Print verbatim every line starting at the one that contains "Across the objects" and ending at the final line of the records; include both endpoints.

# MATERIAL start

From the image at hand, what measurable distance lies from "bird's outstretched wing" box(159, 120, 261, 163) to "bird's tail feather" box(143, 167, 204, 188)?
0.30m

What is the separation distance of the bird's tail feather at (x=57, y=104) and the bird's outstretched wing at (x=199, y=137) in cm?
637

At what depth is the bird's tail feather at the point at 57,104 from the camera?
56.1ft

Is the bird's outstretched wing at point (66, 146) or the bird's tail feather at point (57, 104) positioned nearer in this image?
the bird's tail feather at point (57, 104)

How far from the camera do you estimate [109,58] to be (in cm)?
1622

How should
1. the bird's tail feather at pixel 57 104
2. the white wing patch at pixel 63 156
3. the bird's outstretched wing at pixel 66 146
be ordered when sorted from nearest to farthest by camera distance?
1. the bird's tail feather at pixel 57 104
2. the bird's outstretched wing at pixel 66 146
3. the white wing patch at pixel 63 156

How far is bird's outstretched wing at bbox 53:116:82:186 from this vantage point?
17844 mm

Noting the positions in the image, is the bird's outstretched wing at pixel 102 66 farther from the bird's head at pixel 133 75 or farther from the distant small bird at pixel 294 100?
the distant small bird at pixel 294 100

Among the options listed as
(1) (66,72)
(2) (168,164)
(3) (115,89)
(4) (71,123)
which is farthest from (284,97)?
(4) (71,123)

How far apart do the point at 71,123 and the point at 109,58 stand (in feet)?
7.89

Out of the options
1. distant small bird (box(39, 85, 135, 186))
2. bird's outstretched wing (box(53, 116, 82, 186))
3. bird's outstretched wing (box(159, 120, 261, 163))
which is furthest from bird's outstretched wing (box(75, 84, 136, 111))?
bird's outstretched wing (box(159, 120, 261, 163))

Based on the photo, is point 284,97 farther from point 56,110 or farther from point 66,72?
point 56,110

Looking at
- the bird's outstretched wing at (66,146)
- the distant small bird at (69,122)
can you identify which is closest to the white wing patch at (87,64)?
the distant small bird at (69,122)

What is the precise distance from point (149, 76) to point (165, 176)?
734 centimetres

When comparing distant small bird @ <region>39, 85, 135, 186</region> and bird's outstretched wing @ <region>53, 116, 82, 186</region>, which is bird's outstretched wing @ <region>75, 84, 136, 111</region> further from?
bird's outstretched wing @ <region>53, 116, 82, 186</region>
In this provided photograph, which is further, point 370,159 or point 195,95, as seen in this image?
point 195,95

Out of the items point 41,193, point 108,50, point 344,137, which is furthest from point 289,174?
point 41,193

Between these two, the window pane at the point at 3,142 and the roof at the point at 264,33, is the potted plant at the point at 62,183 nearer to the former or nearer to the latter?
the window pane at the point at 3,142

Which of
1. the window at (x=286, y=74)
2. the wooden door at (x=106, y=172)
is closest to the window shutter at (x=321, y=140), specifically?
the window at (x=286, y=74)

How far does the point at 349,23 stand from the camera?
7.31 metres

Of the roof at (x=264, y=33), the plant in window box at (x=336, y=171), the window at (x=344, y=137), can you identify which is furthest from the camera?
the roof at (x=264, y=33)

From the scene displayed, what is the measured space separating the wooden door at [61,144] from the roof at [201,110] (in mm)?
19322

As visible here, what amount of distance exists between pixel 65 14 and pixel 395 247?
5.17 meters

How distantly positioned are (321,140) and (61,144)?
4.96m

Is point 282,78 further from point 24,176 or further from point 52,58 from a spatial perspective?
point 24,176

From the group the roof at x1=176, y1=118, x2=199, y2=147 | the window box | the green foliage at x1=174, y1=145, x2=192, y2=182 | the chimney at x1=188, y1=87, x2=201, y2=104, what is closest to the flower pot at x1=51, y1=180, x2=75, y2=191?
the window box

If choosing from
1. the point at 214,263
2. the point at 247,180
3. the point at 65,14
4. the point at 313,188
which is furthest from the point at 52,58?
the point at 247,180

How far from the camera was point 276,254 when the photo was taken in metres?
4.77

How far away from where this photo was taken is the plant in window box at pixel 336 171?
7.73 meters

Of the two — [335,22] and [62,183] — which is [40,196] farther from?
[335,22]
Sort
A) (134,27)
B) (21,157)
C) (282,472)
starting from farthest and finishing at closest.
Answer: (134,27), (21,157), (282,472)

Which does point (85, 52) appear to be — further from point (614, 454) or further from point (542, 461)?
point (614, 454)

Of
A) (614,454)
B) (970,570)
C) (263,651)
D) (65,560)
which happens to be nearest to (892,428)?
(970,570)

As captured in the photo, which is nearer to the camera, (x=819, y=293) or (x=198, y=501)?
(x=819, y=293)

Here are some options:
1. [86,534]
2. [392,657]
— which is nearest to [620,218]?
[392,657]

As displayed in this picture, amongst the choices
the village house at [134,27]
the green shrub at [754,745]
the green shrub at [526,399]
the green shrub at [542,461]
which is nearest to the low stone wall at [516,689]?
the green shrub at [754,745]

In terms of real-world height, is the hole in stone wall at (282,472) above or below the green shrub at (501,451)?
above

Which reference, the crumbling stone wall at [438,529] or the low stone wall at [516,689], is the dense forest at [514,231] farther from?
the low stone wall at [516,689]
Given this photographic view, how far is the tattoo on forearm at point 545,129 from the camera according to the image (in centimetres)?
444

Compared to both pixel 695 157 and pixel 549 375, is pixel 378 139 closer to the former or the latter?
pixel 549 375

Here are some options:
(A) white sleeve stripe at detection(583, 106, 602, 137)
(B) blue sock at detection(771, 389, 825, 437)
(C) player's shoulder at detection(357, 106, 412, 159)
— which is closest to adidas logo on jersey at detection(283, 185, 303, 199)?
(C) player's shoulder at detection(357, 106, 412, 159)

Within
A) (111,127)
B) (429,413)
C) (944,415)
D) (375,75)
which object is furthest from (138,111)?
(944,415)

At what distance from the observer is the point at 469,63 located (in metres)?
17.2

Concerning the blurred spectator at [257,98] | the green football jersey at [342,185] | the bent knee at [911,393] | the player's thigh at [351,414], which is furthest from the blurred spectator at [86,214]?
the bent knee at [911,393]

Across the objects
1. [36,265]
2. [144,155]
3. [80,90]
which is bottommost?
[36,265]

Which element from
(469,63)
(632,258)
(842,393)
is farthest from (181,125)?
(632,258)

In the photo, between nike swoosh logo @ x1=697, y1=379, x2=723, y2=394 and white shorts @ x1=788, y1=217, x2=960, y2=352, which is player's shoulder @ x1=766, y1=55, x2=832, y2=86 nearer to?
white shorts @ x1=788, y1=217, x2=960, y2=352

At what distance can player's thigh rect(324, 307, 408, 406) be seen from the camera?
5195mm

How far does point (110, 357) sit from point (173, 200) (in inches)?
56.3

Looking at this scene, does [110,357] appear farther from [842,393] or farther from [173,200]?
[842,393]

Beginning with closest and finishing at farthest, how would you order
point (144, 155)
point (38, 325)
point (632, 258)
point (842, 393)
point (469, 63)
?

# MATERIAL end

CORRECT ANSWER »
Across the objects
1. [36,265]
2. [144,155]
3. [80,90]
which is bottommost?
[36,265]

Which element from
(469,63)
(632,258)
(842,393)
is farthest from (181,125)?
(632,258)

In the photo, between nike swoosh logo @ x1=697, y1=379, x2=723, y2=394 and white shorts @ x1=788, y1=217, x2=960, y2=352, which is player's shoulder @ x1=766, y1=55, x2=832, y2=86 nearer to?
white shorts @ x1=788, y1=217, x2=960, y2=352

At what distance can player's thigh rect(324, 307, 408, 406) be seen from the camera?
5195mm

How far does point (110, 357) sit from point (173, 200) (in inches)?
56.3

Looking at this scene, does [110,357] appear farther from [842,393] or farther from [173,200]?
[842,393]

Beginning with closest and finishing at farthest, how would you order
point (144, 155)
point (38, 325)
point (632, 258)
point (842, 393)
point (469, 63)
?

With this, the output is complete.